Também no Maximus encontramos uma dupla de irmãos que é sinônimo de alegria para adultos e crianças, os palhaços Chorizito e Panchito. As personagens são vividas pelos artistas Pablo Fuentes, 22, e Paulo Estevan, 26. Eles são pequeninos, um tem 1m30 de altura, o outro 1m35. Só a baixa estrutura já é um convite a mais ao riso, arte em quea dupla se torna gigante.

Os irmãos pequenos que se transformaram nos palhaços Chorizito e Panchito - Carlos Junior/ND
Os irmãos pequenos que se transformaram nos palhaços Chorizito e Panchito - Carlos Junior/ND



Os dois nasceram no circo. “Eles (os pais) também são pequenos.
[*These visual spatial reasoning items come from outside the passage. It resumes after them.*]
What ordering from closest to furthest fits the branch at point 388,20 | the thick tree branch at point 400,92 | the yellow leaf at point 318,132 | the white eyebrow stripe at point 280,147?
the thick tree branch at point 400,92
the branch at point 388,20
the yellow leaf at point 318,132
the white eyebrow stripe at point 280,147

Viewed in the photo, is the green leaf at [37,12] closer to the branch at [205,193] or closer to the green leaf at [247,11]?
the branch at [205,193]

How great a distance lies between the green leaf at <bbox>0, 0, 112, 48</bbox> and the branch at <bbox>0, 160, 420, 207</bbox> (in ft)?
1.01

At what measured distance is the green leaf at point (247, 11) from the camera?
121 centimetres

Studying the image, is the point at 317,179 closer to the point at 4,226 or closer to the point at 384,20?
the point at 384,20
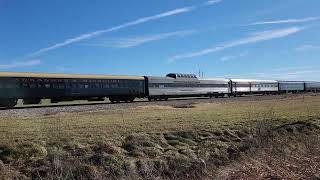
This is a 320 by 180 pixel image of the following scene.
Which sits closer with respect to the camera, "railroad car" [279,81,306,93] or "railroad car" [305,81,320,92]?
"railroad car" [279,81,306,93]

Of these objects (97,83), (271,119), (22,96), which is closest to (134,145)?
(271,119)

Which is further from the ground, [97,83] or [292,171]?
[97,83]

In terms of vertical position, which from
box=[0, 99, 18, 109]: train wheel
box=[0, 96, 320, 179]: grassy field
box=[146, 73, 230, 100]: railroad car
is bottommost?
box=[0, 96, 320, 179]: grassy field

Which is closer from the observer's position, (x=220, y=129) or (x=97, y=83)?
(x=220, y=129)

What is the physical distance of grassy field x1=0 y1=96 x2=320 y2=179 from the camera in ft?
42.1

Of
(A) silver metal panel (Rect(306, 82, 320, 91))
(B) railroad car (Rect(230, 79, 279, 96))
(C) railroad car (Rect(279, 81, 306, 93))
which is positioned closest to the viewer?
(B) railroad car (Rect(230, 79, 279, 96))

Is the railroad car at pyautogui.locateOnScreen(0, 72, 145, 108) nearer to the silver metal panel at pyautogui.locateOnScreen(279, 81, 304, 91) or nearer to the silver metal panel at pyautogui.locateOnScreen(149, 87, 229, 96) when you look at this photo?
the silver metal panel at pyautogui.locateOnScreen(149, 87, 229, 96)

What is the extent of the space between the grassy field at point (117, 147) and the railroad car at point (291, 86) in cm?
6960

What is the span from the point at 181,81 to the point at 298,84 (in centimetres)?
4628

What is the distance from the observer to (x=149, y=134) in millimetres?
16125

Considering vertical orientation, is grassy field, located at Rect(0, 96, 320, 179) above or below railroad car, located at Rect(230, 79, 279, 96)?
below

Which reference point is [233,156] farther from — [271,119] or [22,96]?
[22,96]

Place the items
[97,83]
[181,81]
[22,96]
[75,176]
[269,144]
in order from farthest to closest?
[181,81] → [97,83] → [22,96] → [269,144] → [75,176]

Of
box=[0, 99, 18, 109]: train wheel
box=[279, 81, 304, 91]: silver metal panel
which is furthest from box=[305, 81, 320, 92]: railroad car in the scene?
box=[0, 99, 18, 109]: train wheel
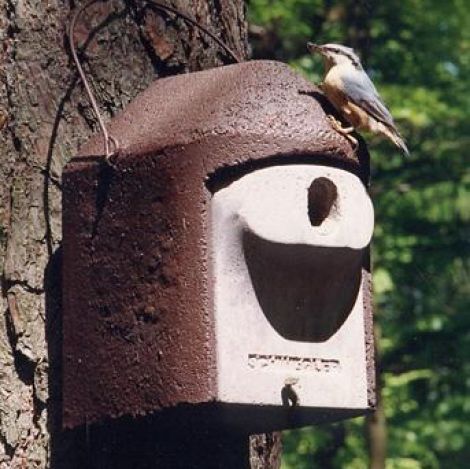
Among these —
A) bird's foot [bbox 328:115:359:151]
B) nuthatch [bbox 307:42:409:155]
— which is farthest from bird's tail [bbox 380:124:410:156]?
bird's foot [bbox 328:115:359:151]

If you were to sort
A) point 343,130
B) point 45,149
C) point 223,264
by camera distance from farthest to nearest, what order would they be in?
point 45,149, point 343,130, point 223,264

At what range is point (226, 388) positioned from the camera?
3.10m

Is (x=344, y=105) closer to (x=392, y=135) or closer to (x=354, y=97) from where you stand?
(x=354, y=97)

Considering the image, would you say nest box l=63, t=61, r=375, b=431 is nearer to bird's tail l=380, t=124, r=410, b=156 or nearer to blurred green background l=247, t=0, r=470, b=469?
bird's tail l=380, t=124, r=410, b=156

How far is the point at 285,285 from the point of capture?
326cm

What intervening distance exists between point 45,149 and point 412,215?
6.26 metres

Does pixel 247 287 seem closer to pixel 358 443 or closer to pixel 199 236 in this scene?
pixel 199 236

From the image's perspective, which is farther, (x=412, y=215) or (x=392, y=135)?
(x=412, y=215)

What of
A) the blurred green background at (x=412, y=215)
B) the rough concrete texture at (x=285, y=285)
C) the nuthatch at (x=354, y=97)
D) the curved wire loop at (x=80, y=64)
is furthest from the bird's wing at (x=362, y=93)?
the blurred green background at (x=412, y=215)

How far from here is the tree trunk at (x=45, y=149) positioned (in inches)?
132

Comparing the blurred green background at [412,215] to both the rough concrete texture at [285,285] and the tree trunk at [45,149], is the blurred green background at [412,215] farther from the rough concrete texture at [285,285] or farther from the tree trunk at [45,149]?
the rough concrete texture at [285,285]

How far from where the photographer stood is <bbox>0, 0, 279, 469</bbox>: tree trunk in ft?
11.0

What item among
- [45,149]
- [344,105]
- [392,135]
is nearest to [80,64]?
[45,149]

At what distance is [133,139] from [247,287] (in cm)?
40
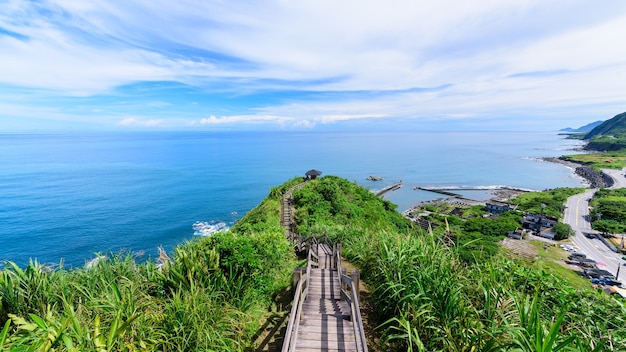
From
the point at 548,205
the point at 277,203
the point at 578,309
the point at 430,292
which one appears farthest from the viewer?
the point at 548,205

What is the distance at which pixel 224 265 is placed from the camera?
6617 mm

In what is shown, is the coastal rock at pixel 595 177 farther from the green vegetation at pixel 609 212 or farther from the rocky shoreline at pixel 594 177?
the green vegetation at pixel 609 212

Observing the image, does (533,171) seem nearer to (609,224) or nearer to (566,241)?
(609,224)

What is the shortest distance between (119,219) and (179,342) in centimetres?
4102

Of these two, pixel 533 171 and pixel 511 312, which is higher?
pixel 511 312

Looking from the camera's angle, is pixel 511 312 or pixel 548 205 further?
pixel 548 205

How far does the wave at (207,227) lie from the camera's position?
112 feet

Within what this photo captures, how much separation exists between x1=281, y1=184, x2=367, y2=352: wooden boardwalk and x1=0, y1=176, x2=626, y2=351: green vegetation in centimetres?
60

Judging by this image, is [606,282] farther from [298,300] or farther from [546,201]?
[298,300]

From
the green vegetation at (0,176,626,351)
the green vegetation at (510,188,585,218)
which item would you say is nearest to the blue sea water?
the green vegetation at (0,176,626,351)

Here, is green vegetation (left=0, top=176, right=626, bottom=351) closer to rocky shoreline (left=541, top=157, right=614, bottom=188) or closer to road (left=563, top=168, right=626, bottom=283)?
road (left=563, top=168, right=626, bottom=283)

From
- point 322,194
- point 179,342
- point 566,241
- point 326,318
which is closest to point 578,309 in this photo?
point 326,318

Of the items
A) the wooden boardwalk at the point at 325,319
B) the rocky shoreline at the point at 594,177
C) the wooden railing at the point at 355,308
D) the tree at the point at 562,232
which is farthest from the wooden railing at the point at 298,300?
the rocky shoreline at the point at 594,177

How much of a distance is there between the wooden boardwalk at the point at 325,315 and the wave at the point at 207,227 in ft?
93.8
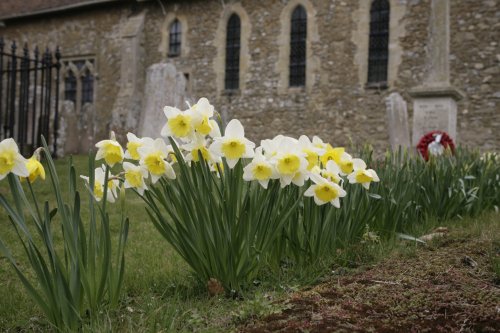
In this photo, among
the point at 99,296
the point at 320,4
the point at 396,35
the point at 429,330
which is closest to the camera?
the point at 429,330

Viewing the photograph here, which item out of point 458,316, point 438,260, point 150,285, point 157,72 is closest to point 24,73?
point 157,72

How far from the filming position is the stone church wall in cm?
1373

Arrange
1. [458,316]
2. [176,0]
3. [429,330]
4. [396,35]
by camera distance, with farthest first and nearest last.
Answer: [176,0] < [396,35] < [458,316] < [429,330]

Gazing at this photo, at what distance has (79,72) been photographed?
20.9 meters

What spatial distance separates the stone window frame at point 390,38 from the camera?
14.9 meters

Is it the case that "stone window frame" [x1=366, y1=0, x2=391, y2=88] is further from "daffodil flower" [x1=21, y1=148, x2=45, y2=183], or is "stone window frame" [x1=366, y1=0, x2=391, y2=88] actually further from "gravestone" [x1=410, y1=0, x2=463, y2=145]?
"daffodil flower" [x1=21, y1=148, x2=45, y2=183]

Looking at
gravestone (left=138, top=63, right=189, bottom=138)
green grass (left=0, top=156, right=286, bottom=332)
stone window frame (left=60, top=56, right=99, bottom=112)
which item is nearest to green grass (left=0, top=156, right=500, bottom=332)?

Meu pai ficou 30 anos no picadeiro, dando vida ao palhaço Tico. Ele conheceu minha mãe em uma apresentação, quando o circo onde trabalhava estava em Buenos Aires. No fim da temporada, minha mãe resolveu “fugir” com o namorado que fez no circo. A união ganhou também o palco. Hoje, eles vivem em Maringá, onde trabalham com animação de festas e eventos, e nós estamos em turnê no Maximus”, conta Pablo.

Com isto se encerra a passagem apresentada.